AAWS has sued AA members for reproducing The Big Book and giving them away for free. In Mexico, AAWS had books confiscated for copyright violation, and in Germany AAWS sued AA members who published the text in an effort to carry the message.

See http://aagso.org for more information.

Aside from The USA and Canada where the copyright situation is clear, the copyright status of the Big Book is unresolved — arguable for at least these reasons:

First the book may have been sold without copyright notice in multilith form in The USA. Some argue this invalidated any copyright claim to the book under the US laws in place at the time.

Second is the question of authorship. The book was published anonymously but later Bill filed a claim or copyright as the *sole* author though it is clear he did not, by his own recollection, write all of the book. Bill clearly did not write the Doctor's Opinion, To Employers or the personal stories.
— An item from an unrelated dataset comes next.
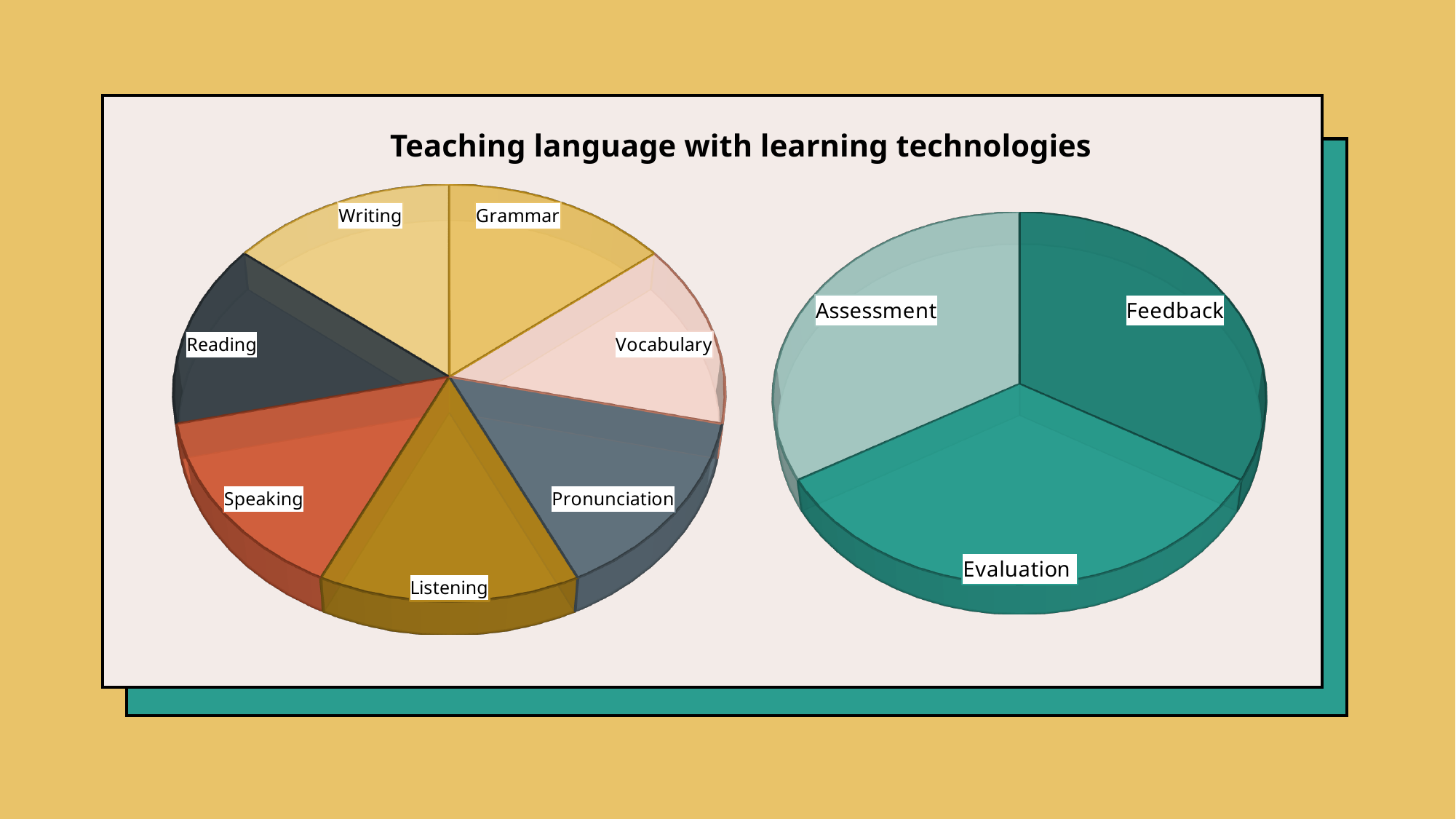
In the pie chart on the left of the slide, which slice is labelled directly to the right of the Grammar slice? Vocabulary In the pie chart on the right of the slide, which slice is labelled between Assessment and Feedback at the bottom? Evaluation How many charts are shown on the slide? 2 How many slices does the pie chart on the left of the slide have? 7 What is the title shown at the top of the slide above the charts? Teaching language with learning technologies What kind of chart is the chart on the left of the slide? pie chart What kind of chart is the chart on the right of the slide? pie chart How many slices does the pie chart on the right of the slide have? 3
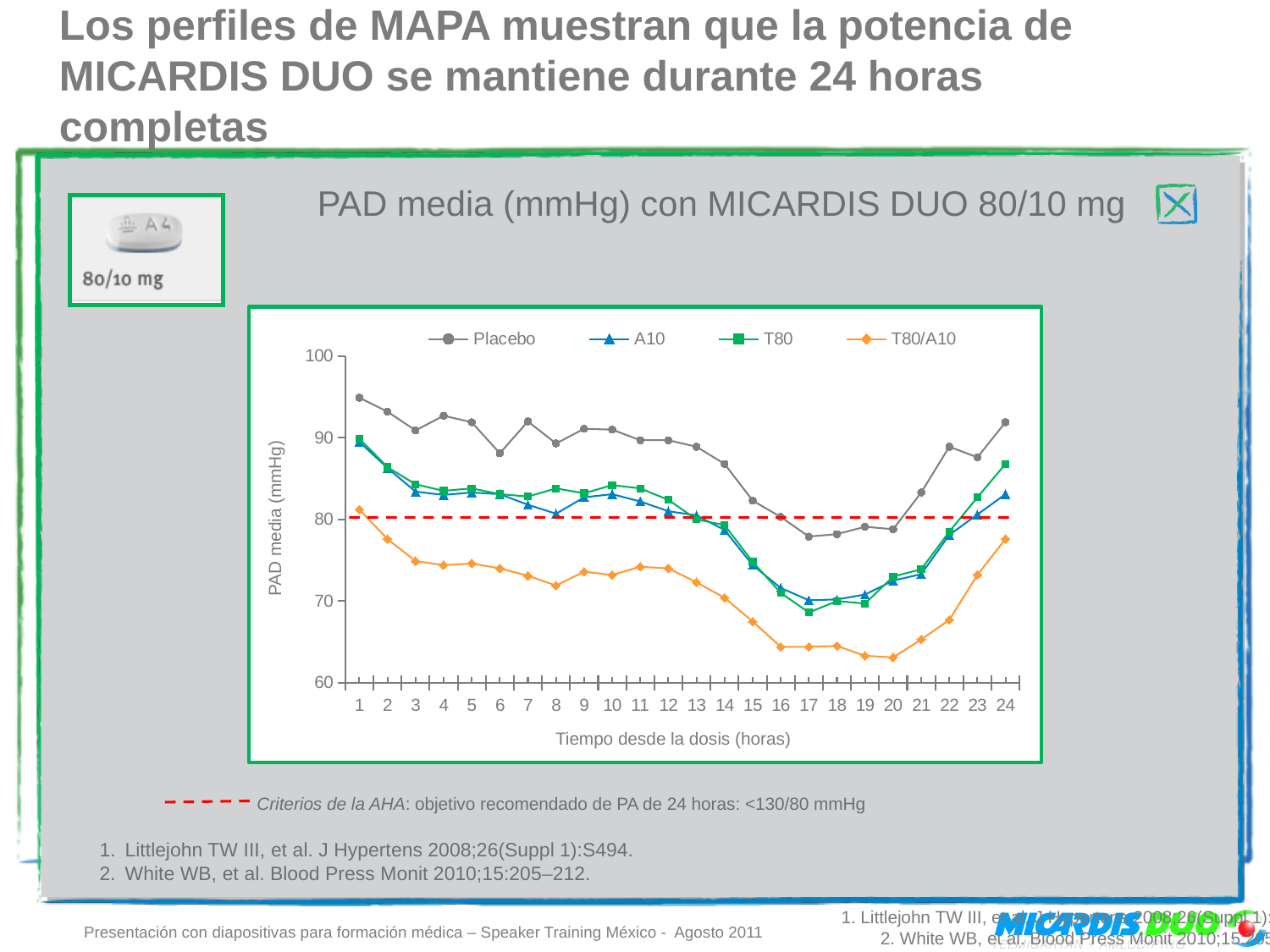
Does the T80/A10 series rise or fall from hour 1 to hour 20? fall What kind of chart is shown on the slide? line chart Is the value for A10 at hour 17 greater or less than 80? less Is the value for T80/A10 at hour 16 greater or less than 70? less Which series are listed in the legend? Placebo, A10, T80, T80/A10 Which series has the highest values across the 24 hours? Placebo Which series has the lowest values across the 24 hours? T80/A10 How many series does the legend list? 4 Is the value for T80/A10 at hour 20 greater or less than 70? less At hour 17, which is larger: the value for Placebo or the value for T80/A10? Placebo How many time points (hours) are plotted along the x axis? 24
Finally, determining the term of protection in other countries is up for debate. Some would say it should be equal to the protection of the country of origin which would make it public domain worldwide (except for Canada). AAWS argues that under the Berne Convention, the term should be calculated as generously as possible in each country, under the assumption that Bill was the only author. This would bring the term to 2021 or later.

The only way to know for sure what the term of protection on the text would be in other nations would be to have a person or group publish it and have AA World Service sue to protect their claim. Then the publisher would have to have enough money to fight the case in court against AAWS. Given that AAWS has a "prudent reserve" in excess of $8,000,000 to spend on lawyers if they see fit, it is unlikely anyone will challenge their claims with any real success as they would have to outlast any lengthy and expensive legal proceedings AAWS could fund.

So, the book may or may not have a copyright in a given country.

It is settled law in The USA and Canada but apart from those nations it is too expensive to find out. AAWS has made it clear that they intend to hold onto their claims of ownership as long as possible.

In many countries, net income from the sale of the book funds a large part of the activities of the General Service office. In 1986 AAWS came to an understanding that this violated the 7th Tradition of being fully self supporting by voluntary contributions. Following a failed attempt to fix the situation, in 1997 AAWS concluded that there never was a conflict with Tradition. Today most of the operating budget of the General Service Office comes from literature sales rather than voluntary contributions.